Stemming vs Lemmatization in NLP: What I Understood After Actually Using Them in Text Preprocessing
Summary
This article clarifies the practical differences between stemming and lemmatization, two crucial word normalization techniques in NLP text preprocessing. Stemming, exemplified by NLTK's PorterStemmer, is a fast, rule-based process that removes suffixes to reduce words to a stem, which may not be a valid dictionary word (e.g., "studies" to "studi"). Lemmatization, using NLTK's WordNetLemmatizer, is a more careful, meaning-preserving process that reduces words to their valid base form, or lemma (e.g., "studies" to "study," "better" to "good"), often requiring part-of-speech (POS) information for accuracy. The choice between them depends on the task: stemming is suitable for speed and recall in tasks like search, while lemmatization is preferred when semantic meaning and grammatical correctness are critical, such as in chatbots. Modern Transformer models typically require lighter preprocessing, often avoiding aggressive stemming or lemmatization to preserve contextual information.
Key takeaway
For NLP Engineers or ML practitioners designing text preprocessing pipelines, your choice between stemming and lemmatization should align with your task's specific needs.

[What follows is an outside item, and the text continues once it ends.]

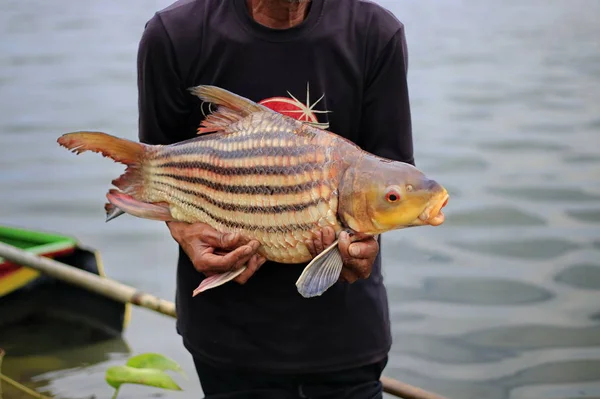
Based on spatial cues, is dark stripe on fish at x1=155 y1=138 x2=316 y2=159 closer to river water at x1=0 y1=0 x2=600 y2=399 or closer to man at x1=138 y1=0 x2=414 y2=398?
man at x1=138 y1=0 x2=414 y2=398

If your application, like a search engine, prioritizes speed and recall, opt for stemming. However, for meaning-sensitive tasks such as chatbots or sentiment analysis, lemmatization, especially with POS tagging, will yield more accurate and readable results. For Transformer-based models, generally avoid aggressive normalization to preserve contextual information. Always test both approaches on your data to compare downstream model performance.
Key insights
Stemming offers speed and rough normalization; lemmatization provides meaning-preserving, accurate base forms.
Principles
- Stemming prioritizes speed over grammatical correctness.
- Lemmatization prioritizes meaning and valid word forms.
- Modern NLP models need lighter preprocessing.
Method
The article describes implementing stemming with NLTK's PorterStemmer and lemmatization with WordNetLemmatizer, emphasizing POS-aware lemmatization for improved accuracy.
In practice
- Use NLTK's PorterStemmer for fast word reduction.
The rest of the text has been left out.